US Marine shot dead by Sierra Leone Police

 

 

In a case that has aroused much controversy and comment in Freetown, Sierra Leone, and among Sierra Leoneans in the diaspora, a man alleged to be a US Marine was shot dead by OSD officers in the Lumley Golf Club area on May 22, 2013. The case has been controversial from the beginning. Conflicting  accounts did the rounds in Freetown about how the man met his untimely death. The police presented a picture of a gun-wielding antagonist threatening the community, confronting police officers and refusing to obey instructions to surrender his weapon. The dead man, named as Abdul Kamara, was even said to have taken an OSD officer hostage before he was shot. Other accounts from bystanders presented a peaceful citizen on vacation in Sierra Leone from the US, a married man with young children for whom he had come to Freetown to make arrangements, who was inexplicably shot in the back by an overwhelming police force, as he was relaxing at the beach with friends and acquaintances.

 

Various groups and individuals weighed in with their views on the incident.
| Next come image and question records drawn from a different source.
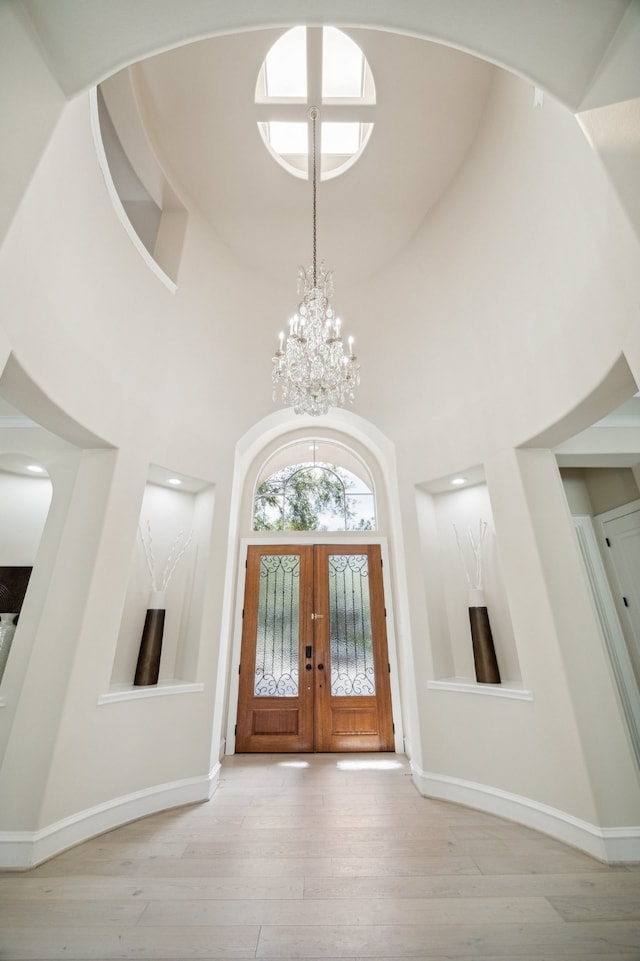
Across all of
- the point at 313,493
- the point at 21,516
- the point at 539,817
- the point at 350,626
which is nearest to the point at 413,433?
the point at 313,493

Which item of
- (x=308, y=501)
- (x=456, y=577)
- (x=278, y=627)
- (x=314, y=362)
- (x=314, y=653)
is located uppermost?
(x=314, y=362)

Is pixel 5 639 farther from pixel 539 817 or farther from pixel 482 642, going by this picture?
pixel 539 817

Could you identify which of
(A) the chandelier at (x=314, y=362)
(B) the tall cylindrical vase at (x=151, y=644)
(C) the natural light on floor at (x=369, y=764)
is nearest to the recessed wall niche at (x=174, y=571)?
(B) the tall cylindrical vase at (x=151, y=644)

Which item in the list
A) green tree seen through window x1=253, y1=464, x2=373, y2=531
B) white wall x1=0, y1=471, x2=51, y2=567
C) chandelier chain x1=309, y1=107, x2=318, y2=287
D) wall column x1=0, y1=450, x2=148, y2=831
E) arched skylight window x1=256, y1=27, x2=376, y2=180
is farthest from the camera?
green tree seen through window x1=253, y1=464, x2=373, y2=531

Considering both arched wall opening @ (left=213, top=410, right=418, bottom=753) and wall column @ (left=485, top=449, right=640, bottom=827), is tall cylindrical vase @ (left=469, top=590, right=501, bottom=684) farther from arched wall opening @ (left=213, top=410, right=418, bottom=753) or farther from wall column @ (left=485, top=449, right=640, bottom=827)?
arched wall opening @ (left=213, top=410, right=418, bottom=753)

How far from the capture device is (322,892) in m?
1.91

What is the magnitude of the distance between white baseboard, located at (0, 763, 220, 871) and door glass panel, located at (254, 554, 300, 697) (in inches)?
38.0

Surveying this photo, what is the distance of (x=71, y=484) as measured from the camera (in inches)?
114

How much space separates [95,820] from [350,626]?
8.69ft

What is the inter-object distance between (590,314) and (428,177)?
2.25 m

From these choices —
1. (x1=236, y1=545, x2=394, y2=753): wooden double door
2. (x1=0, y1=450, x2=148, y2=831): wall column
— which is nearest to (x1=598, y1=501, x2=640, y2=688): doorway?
(x1=236, y1=545, x2=394, y2=753): wooden double door

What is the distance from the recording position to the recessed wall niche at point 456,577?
329 cm

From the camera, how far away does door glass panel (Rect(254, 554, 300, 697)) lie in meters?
4.04

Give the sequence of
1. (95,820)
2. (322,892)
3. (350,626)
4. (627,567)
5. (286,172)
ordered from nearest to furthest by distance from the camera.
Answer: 1. (322,892)
2. (95,820)
3. (286,172)
4. (627,567)
5. (350,626)
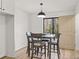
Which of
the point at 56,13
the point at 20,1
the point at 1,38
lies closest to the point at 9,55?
the point at 1,38

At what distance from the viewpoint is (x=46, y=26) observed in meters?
7.39

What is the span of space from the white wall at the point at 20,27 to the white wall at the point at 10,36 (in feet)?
4.40

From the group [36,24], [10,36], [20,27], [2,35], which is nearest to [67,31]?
[36,24]

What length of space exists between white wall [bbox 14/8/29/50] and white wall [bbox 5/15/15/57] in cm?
134

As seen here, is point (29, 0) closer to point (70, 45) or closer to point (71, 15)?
point (71, 15)

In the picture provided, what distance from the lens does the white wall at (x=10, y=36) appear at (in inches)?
170

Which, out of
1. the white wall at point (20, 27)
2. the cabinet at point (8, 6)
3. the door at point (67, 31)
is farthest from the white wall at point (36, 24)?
the cabinet at point (8, 6)

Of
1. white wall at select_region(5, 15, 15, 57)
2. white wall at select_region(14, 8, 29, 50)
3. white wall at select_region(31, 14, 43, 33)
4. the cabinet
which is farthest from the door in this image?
the cabinet

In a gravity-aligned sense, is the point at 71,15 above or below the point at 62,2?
below

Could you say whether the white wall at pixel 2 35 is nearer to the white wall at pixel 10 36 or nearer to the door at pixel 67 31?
the white wall at pixel 10 36

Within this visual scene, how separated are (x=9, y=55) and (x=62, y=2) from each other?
3313 mm

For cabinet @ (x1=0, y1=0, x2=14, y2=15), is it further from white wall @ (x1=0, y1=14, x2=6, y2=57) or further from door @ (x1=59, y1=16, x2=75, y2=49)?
door @ (x1=59, y1=16, x2=75, y2=49)

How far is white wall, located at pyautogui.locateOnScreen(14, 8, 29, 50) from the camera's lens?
19.3 ft

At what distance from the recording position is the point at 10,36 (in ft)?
14.3
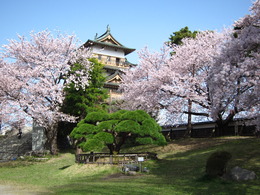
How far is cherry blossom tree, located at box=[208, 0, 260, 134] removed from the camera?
14.7 m

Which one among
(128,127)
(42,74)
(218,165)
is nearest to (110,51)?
(42,74)

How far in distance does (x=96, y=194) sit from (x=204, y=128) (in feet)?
65.6

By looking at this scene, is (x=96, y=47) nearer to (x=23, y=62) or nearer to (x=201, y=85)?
(x=23, y=62)

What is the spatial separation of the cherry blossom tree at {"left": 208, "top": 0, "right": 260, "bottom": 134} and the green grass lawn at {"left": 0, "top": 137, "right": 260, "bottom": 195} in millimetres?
2995

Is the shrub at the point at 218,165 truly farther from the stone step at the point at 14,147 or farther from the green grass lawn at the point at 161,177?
the stone step at the point at 14,147

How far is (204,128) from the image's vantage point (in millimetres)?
27812

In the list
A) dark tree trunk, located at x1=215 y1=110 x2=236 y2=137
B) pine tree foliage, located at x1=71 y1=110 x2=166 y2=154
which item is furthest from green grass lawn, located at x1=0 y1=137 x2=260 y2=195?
dark tree trunk, located at x1=215 y1=110 x2=236 y2=137

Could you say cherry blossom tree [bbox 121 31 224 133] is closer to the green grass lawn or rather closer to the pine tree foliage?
the green grass lawn

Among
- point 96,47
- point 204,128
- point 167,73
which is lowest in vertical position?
point 204,128

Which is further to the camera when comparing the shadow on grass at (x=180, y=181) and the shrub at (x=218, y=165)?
the shrub at (x=218, y=165)

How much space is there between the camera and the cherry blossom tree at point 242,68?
14.7m

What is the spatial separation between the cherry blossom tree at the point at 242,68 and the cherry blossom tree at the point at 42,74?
43.7 ft

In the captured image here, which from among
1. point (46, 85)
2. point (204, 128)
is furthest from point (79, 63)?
point (204, 128)

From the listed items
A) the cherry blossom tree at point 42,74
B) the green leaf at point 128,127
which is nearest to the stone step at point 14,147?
the cherry blossom tree at point 42,74
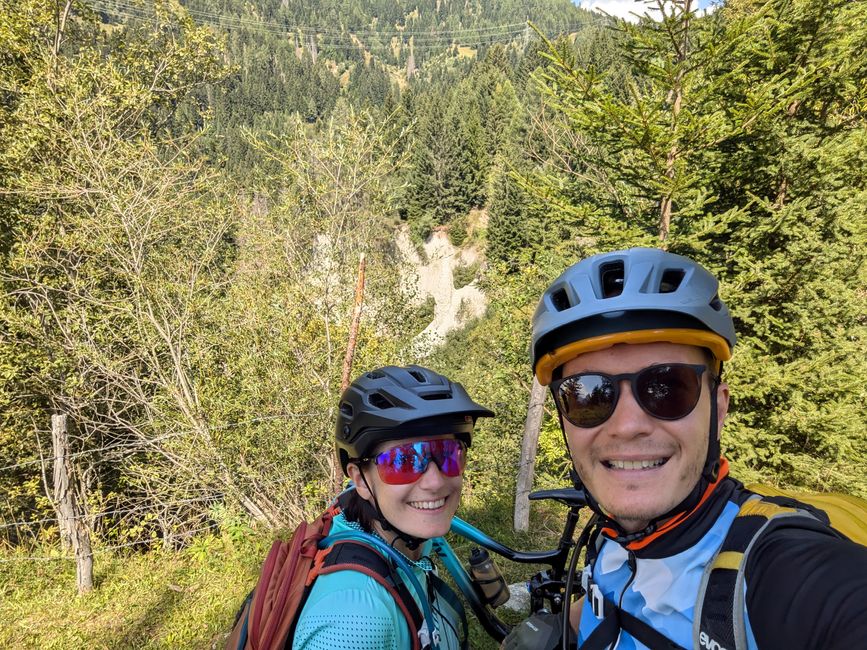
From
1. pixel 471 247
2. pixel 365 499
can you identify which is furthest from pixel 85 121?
pixel 471 247

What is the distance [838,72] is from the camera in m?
6.81

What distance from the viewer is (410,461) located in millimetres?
2273

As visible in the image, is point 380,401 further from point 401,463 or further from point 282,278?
point 282,278

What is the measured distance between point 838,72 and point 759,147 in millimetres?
1377

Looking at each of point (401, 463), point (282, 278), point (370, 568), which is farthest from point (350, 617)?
point (282, 278)

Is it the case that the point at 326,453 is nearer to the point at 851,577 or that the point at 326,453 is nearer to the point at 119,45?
the point at 851,577

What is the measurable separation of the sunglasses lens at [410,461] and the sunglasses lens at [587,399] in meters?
0.89

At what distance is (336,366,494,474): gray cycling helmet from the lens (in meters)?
2.27

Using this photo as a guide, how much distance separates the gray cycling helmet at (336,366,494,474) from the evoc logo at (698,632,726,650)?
1.32 metres

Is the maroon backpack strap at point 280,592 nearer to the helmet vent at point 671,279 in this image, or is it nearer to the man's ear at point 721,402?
the man's ear at point 721,402

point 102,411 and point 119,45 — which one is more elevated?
point 119,45

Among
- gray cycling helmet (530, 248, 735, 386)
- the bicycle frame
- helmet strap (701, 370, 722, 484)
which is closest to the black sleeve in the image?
helmet strap (701, 370, 722, 484)

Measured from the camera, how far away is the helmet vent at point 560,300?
175 centimetres

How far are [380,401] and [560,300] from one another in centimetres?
112
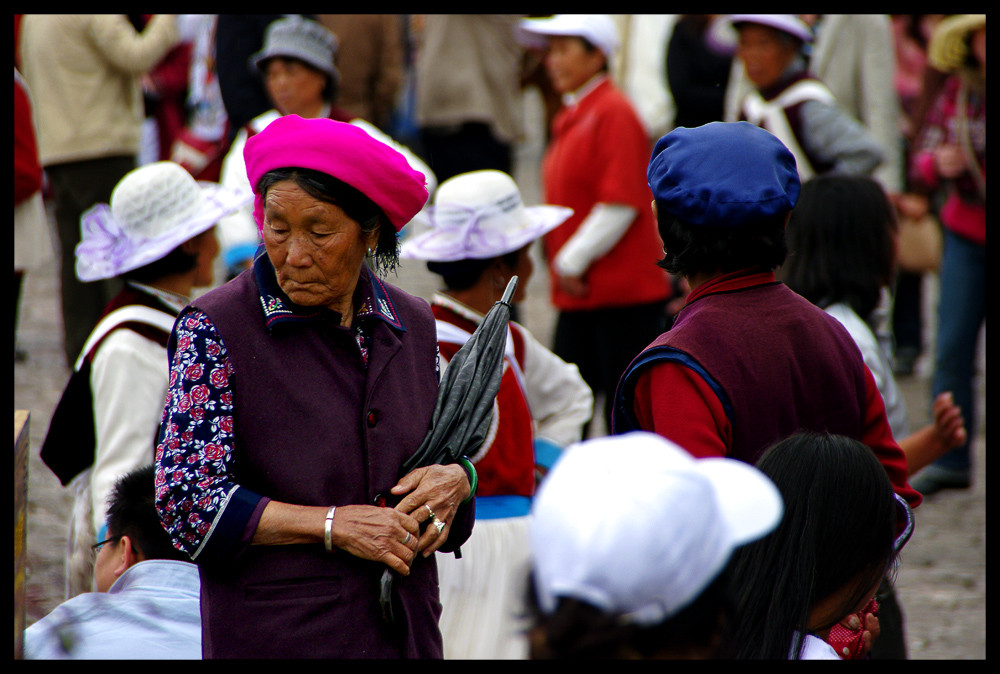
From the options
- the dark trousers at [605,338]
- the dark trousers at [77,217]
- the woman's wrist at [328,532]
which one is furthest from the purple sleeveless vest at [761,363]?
the dark trousers at [77,217]

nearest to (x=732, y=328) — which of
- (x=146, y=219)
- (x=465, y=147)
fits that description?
(x=146, y=219)

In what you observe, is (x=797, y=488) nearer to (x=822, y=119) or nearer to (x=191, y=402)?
(x=191, y=402)

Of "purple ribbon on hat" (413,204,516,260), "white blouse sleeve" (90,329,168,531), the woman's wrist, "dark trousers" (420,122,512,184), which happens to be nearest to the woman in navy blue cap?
the woman's wrist

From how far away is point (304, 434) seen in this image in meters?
2.09

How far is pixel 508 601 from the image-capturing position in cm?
317

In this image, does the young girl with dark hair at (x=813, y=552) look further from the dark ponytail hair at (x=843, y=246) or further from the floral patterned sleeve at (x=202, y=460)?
the dark ponytail hair at (x=843, y=246)

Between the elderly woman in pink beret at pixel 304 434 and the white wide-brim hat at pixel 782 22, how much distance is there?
310 cm

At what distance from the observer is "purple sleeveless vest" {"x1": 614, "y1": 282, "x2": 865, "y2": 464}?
7.14 feet

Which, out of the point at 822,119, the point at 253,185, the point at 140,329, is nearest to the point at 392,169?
the point at 253,185

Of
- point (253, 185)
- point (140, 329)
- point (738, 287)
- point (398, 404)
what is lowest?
point (140, 329)

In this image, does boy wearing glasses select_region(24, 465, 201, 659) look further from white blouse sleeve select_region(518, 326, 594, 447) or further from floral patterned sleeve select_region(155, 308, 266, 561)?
white blouse sleeve select_region(518, 326, 594, 447)

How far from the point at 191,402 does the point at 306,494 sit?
26 centimetres

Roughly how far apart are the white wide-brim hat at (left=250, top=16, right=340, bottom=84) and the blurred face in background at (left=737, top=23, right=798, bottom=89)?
72.8 inches
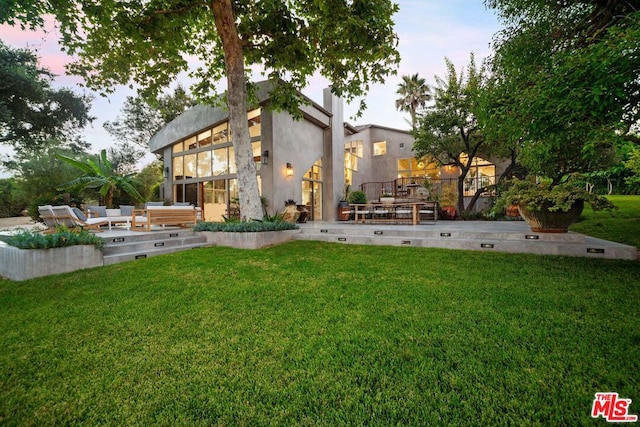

The Human Rights Commission of Sierra Leone issued a forthright statement on its Twitter site expressing concern over the shooting. In the middle of the furore the government announced a previously planned launching of sensitization for an independent Police Complaints Board, to be manned by civilians to investigate precisely such serious incidents involving the police. (You can read the statement by the Minister launching this sensitization here) The police currently man the existing complaints body, the CDIID, set up by a former Inspector-General, the Englishman Keith Biddle. Biddle had a keen eye for public relations, and at its inception the CDIID was given a high profile, but the body appears to now be moribund, and nothing has been heard from them on this matter.

 

This is by no means the first time the police have been involved in controversies of this nature. In October 2012, police allegedly shot two youths dead in Kono, following disturbances (Read about this here) In April 2012 the Sierra Leone Police were involved in an outbreak of violence at Bumbuna town that left one person dead and about 20 injured (Read the HRCSL report on this incident here). The Kelvin Lewis investigation into the Sept 9, 2011, incident in Bo where the SLPP flagbearer was wounded had this to say about the role of the police: “…The shootings were done by the OSD personnel in Bo and it resulted in one dead and twenty three people injured including two police personnel….Witnesses say that the motor bike rider pleaded not to be shot before he was shot and killed by an OSD officer…”.  In March, 2011, the Human Rights Commission of Sierra Leone found police presidential bodyguards guilty of brutalizing electricity workers after a power failure during a presidential visit to the area (you can read the HRCSL statement here)

 

The Inspector-General of Police, Francis Munu, appeared on the popular FM98.1 Good Morning Sierra Leone show to react to this latest shooting incident on Tuesday June 4. He was in typically combative mood, exonerating the police of any blame for this or any of a list of such incidents put to him  by Ibrahim Tommy, a human rights activist who appeared with him on the programme. Mr Munu insisted repeatedly that the police acted within their rules of engagement and that the dead man had posed a threat to the community and the state. In an extensive interview replayed by FM98.1 during the programme, however, witnesses at the scene reported no such threat. You can download part of the programme here.

 

What concerns natinpasadvantage most, apart from the loss of life is the presence of a police boss who appears not to understand that one of his most important roles is to establish and maintain trust between the police and civilians, and that he can best do this not by bluster and intimidation, but by patience, tact and persuasion. He can win over the civilians, whose cooperation he needs, by presenting the full facts; by acknowledging mistakes where mistakes have been made and punishing perpetrators; by having a truly independent  and empowered internal police investigations procedure and by supporting an external police investigations procedure whenever necessary and particularly when it becomes clear that significant sections of the public are skeptical about the police version of a serious incident. What was clear during the course of the FM98.1 interview was that we have an old-style, one-party police chief at the helm of affairs, insensitive to human rights and the needs of modern-day police public relations. This attitude over time no doubt will filter, or has filtered, down to senior and midlevel officers and thence to the junior officers on the streets. Junior officers such as those that met up with Abdul Kamara on May 22.